You are to design the first version of an application that lets a user keep track of the values of stocks and portfolios of stocks that the user owns. Your system interacts with a Ticker, which is a source of stock price data that is external to your system. (Your system will have a proxy object from which objects you design will retrieve stock price data. You'll be given its specifications.)
The user will be able to look at several possible views that the system can display:
Portfolio View:
This will display the name of the portfolio, and a list of stock holdings. Each holding displays the stock's ticker
symbol, the quantity owned, the original purchase price, the current price, the total value of the holding in that
stock, and finally the gain or loss since purchase. The portfolio name is given by the user when the portfolio
is created. An operation for adding a stock-purchase to the portfolio will exist in which the user supplies the
ticker symbol, the quantity, and the purchase price. The current price at any given moment is obtained from the
Ticker, and the other values can be thus calculated.
Watch List View:
The system supports one Watch List, which is simply a list of stocks that the user is interested in following (but
may not own). The Watch List View displays these stocks by showing their ticker symbol and current price (from
the Ticker).
Stock View:
The system allows the user to display a detailed view of a single stock. This view displays the stock's name and
ticker symbol, the current price, and the high and low price. (To keep things simple for now, these last two will
be the highest and lowest price ever seen.)
The goal of the assignment is to use UML class diagrams and sequence diagrams to create a design for a fairly simple first iteration of such a system. Another goal is to learn the Observer pattern and see it in use.
It is not the goal of this assignment to learn the details of a GUI library like Java's Swing or C++'s MFC. Thus your design may not be complete enough to create a running application, but you should be able to add a user-interface layer on top of the classes we create here to actually make this run. (This might be a later Java assignment.)
Thus for this homework you'll create UML diagrams and answer some questions that will help you create good diagrams.
A analysis level class diagram might look like this:
Some use cases:
Preliminary Design:
Assume there is a main window or GUI menu system from which a user can:
This object and these operations are not shown in the diagram that follows. What this does show is a partial, incomplete start to the design-level class diagram.
In this design, a StockManager object (a singleton) keeps a list (or map or whatever container class you wish) of all the Stocks that are currently present in any view the program has.
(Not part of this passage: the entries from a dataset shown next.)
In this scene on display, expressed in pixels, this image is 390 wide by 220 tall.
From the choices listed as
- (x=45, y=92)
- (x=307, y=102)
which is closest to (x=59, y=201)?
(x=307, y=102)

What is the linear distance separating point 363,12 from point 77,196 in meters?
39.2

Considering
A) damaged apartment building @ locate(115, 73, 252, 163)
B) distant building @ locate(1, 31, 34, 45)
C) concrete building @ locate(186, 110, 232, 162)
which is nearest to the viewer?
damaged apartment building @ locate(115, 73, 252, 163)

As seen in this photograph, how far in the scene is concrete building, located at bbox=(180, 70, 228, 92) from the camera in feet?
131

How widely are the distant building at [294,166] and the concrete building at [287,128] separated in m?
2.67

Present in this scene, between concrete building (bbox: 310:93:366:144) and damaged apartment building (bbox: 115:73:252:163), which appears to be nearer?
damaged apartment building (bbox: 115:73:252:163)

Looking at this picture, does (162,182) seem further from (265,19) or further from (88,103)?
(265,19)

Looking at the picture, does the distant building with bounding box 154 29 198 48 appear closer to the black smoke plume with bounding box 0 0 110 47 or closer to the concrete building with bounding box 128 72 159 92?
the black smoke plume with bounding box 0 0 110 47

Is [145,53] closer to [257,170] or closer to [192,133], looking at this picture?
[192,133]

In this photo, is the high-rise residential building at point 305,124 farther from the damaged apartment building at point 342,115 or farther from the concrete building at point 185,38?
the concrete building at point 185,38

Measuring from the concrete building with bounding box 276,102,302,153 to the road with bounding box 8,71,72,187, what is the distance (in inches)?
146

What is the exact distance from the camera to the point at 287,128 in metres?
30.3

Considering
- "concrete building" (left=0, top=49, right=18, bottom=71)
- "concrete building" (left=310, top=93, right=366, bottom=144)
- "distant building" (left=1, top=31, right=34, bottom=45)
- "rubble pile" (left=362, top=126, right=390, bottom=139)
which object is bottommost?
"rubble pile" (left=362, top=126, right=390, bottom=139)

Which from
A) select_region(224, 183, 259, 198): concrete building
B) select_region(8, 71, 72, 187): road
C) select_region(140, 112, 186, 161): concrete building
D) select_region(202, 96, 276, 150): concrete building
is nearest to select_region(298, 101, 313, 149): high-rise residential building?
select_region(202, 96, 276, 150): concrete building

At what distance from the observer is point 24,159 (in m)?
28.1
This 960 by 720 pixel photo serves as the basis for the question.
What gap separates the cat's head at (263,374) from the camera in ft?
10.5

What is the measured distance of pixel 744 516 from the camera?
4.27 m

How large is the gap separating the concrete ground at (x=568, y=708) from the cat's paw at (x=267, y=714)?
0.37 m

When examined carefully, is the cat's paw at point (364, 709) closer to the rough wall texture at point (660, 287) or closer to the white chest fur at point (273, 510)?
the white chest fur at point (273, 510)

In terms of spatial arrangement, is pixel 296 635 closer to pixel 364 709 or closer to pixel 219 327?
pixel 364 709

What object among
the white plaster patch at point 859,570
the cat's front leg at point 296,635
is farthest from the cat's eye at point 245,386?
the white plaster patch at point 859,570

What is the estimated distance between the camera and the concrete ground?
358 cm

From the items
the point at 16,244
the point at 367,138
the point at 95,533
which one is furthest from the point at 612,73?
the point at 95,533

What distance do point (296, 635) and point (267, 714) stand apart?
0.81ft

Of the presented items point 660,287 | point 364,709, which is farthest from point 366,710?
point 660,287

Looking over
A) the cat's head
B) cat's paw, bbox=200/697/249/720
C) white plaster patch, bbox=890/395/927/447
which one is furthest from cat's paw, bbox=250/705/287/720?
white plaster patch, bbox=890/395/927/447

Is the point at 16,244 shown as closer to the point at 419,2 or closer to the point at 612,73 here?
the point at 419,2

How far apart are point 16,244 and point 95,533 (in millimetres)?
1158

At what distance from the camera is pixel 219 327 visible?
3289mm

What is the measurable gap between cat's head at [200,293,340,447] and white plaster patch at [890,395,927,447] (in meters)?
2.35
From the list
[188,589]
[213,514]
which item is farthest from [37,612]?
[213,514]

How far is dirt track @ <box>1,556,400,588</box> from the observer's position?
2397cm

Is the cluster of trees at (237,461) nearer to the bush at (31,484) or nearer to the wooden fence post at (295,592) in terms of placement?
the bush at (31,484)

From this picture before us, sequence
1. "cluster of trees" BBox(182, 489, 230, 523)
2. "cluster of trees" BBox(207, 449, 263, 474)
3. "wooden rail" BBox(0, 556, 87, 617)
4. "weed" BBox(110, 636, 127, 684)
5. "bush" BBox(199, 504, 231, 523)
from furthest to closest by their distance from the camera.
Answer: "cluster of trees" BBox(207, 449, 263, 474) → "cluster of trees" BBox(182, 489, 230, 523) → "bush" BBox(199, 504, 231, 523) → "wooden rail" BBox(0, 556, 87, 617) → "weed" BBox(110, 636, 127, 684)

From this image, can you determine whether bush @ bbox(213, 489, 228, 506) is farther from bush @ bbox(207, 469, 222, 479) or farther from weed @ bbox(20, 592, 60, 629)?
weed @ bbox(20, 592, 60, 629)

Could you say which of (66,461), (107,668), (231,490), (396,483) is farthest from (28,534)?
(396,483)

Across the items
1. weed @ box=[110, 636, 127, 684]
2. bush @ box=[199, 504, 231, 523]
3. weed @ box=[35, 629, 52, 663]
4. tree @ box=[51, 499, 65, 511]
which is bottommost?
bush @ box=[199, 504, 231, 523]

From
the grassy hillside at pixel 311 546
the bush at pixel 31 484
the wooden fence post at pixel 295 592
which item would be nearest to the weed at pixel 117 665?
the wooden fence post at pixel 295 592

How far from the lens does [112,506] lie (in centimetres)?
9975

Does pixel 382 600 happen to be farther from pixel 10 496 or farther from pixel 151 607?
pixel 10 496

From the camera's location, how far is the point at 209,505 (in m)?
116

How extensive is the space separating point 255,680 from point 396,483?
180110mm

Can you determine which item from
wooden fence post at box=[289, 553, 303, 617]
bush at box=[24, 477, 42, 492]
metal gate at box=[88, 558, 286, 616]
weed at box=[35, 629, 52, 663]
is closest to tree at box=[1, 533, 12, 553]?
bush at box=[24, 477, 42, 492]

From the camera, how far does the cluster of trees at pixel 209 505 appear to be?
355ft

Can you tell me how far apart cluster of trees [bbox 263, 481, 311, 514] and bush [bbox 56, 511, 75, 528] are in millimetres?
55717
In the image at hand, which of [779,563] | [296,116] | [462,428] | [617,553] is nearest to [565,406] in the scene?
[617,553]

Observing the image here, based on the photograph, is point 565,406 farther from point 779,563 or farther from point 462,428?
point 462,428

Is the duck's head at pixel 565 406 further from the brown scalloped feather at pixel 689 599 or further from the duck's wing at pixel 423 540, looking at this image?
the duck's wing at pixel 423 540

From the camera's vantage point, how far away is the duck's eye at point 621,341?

The StockManager object periodically sends a query to the Ticker to retrieve the current value for each Stock it knows about.
Problem domain (PD) objects (e.g. WatchList) are linked one-to-one with a GUI object (e.g. WatchListView). For
this exercise, this is mostly a way to decouple GUI-specific traits from the design exercise. But the system could
really be built this way. Assume that the View object knows its PD partner and invokes operations in the PD object.
For example, there may be an AddNewHolding() operation in Portfolio object that gets invoked by the PortfolioView
object. The GUI and implementation
details are in the View object, not in the PD object. If you need to draw a sequence diagram, the left-hand side
would usually start with a view object invoking an operation in the PD object. Note: We will assume that all views
are obervers of their partner PD objects; thus, each View class has an update() operation that may be called by
the PD object when it believes its view needs updating.
You will turn in a more detailed design-level class diagram. In addition, answer the following questions. Some involve creating other UML diagrams. Answering these questions may also help you create your class diagram too. Your class diagram should have the classes, operations and attributes to support your answers below.
In your design-level class diagram, show as many operations and attributes as you think are required. You must show all of these that are needed to understand your UML sequence diagrams drawn for Questions 1 and 6 above. Also, show the complete set of associations that you believe are necessary. You do not have to make any hard decisions about implementation of associations or container classes for this exercise; we'll just know they'll be there eventually because of the aggregation and association in the diagram.
Where you need to use the Observer design pattern in your design, here are some things to do in your class diagram. First, let's not have a Multicaster object in the system. Instead, we'll assume each Observable contains the operations needed. Second, you must choose between the Java-style implementation of this design pattern, or the version proposed by Coad (and documented in the lecture slides). Note that your choice will affect what you show in Question 6 above.
See the note in Question 7 above about not showing inheritance or interfaces in your class. I hope this makes things easier for you. If not, let me know and we can negotiate!